EXCERPT TO READ:
====================

Staff Writer Sandy Wells
Gazette Photos Lawrence Pierce
Article as follows:
Gentle
Touch!
Artist
Delicately Paints Christmas Ornaments to Order
Holding
a pearlescent Christmas ball in one hand and a tiny brush in the other, she
applies minute strokes of reddish-brown paint-bricks for the Marshall University
landmark Old Main. Painting anything on a fragile, round Christmas ornament
would be nerve-wracking enough. But Melanie Perkins is a stickler for detail,
reproducing homes, churches and historic buildings right down to the bricks,
drain pipes and doorknobs.
She works with the deliberate confidence of a billboard
painter, despite the microscopic scale. She can't afford to be nervous. "If
I think about it, I'll panic, "she said. The women behind The Artist Attic
in Greenbrier County will finish a two-day visit in Charleston today,
demonstrating her craft and accepting photos for orders at Alex Franklin Ltd. on
Bridge Road. Specializing in personalized tree ornaments and other hand-painted
gifts, the painstaking Lewisburg artist prides herself on diminutive
authenticity.
"The brushes I use, some of them have only three bristles," she said.
Achieving perspective on a round surface add to the challenge. "Painting on
a sphere isn't easy," she said. "I'd much rather paint a flat piece of
wood." Then, there's the matter of acrylic paint. Unlike oils, acrylics dry
almost instantly, she said. "Once you make the wrong mark, about the only
way to correct it is to start over."
Considering the intricacy of her work, she's amazingly prolific. "It's
nothing for me to paint 400 ornaments in two months," she said. "I
could do this all day and not get up, not even to eat. I'm addicted to it. I
have to force myself to stop." To keep the ball affordable, she fights the
temptation to make them even more elaborate. "I keep thinking about all the
things I could add, but then I think, gee, I'd have to charge $2,000."
Familiar ornament motifs on display at Alex
Franklin include Riggleman Hall at the University of Charleston, Woodburn Hall
at West Virginia University, the state Capitol, the Charleston Moose Lodge
(complete with the Moose seal, flag and flag-pole), the United Mine Workers
headquarters on Kanawha Boulevard and Lewisburg's Old Stone Church.

====================

WORK TASK 1:
Do these statements agree with the ornament article? Answer yes or no for each and quote the deciding words.
(a) Some of her brushes have only three bristles.
(b) She would rather paint on a sphere than on a flat piece of wood.
(c) Her visit in Charleston lasts three days.
WORK TASK 2:
Could you restate the part of the ornament article that opens with the words containing "Familiar ornament motifs" and closes with "Old Stone Church.", renaming "Old Stone Church" as "Old Stone Chapel"?
WORK TASK 3:
Answer these questions from the ornament article:
(a) In which county is The Artist Attic?
(b) How many ornaments does she say she can paint in two months?
(c) What price does she say she would have to charge if she added all the things she thinks about?

====================

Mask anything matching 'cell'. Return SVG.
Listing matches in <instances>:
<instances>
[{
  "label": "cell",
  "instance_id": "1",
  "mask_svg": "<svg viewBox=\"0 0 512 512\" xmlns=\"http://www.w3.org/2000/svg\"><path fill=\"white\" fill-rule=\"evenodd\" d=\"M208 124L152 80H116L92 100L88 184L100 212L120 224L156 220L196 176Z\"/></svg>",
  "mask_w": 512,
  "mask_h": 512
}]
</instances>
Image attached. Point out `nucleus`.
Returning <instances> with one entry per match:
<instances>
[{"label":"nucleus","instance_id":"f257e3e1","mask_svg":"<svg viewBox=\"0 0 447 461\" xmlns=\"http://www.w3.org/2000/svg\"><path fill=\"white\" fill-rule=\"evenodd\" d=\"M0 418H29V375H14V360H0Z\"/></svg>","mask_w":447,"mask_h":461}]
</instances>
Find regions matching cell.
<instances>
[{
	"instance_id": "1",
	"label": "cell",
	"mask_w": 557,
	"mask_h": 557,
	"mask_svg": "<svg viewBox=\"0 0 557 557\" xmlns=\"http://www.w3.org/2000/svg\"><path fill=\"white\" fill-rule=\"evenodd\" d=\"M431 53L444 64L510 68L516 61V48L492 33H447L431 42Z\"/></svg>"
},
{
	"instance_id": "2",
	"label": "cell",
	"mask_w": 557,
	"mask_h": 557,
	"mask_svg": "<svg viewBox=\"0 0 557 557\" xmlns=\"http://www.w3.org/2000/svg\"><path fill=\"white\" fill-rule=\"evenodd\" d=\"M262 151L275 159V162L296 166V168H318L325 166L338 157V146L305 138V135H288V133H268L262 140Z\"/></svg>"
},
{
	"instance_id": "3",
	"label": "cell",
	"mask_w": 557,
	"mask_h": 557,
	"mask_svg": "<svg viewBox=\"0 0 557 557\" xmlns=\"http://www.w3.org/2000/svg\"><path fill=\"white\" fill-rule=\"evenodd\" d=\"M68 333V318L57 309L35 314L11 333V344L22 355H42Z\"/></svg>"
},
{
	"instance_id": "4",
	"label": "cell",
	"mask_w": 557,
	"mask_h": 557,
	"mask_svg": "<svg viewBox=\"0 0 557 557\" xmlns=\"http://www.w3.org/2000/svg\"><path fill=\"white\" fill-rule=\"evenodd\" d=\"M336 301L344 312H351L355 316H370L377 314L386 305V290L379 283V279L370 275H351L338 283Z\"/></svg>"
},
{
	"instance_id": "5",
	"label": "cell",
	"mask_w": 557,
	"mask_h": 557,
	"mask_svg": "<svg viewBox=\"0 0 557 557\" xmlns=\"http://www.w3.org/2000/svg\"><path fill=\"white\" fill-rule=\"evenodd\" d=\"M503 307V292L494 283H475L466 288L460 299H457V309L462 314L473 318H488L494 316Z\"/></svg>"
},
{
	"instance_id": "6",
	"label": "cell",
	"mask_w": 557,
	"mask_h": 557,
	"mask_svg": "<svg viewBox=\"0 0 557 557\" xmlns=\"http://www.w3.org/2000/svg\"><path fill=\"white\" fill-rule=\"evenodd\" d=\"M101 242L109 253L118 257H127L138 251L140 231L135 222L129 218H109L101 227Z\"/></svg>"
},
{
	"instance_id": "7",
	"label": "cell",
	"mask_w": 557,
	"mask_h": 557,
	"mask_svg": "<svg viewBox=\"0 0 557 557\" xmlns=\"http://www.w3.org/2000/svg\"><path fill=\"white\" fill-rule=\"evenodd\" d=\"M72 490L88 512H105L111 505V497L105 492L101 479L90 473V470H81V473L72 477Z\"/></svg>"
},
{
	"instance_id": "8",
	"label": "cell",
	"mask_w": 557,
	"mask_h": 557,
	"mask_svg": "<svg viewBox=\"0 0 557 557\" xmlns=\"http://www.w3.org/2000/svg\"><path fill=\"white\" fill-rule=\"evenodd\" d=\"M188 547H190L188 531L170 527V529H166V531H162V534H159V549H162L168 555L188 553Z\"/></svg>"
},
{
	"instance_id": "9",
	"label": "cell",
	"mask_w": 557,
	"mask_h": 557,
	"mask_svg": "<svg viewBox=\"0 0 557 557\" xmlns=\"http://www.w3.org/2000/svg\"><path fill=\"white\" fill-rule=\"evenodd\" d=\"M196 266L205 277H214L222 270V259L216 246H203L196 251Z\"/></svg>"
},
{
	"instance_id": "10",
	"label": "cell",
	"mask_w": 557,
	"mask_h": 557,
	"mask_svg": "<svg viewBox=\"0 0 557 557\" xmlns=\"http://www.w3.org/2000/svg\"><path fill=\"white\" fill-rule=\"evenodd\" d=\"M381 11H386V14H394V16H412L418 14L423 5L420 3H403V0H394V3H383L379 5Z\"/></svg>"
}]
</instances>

====================

WORKED SOLUTION 1:
(a) Yes: "The brushes I use, some of them have only three bristles"
(b) No: "I'd much rather paint a flat piece of wood."
(c) No: "will finish a two-day visit in Charleston today"

WORKED SOLUTION 2:
Familiar ornament motifs on display at Alex
Franklin include Riggleman Hall at the University of Charleston, Woodburn Hall
at West Virginia University, the state Capitol, the Charleston Moose Lodge
(complete with the Moose seal, flag and flag-pole), the United Mine Workers
headquarters on Kanawha Boulevard and Lewisburg's Old Stone Chapel.

WORKED SOLUTION 3:
(a) Greenbrier County
(b) 400
(c) $2,000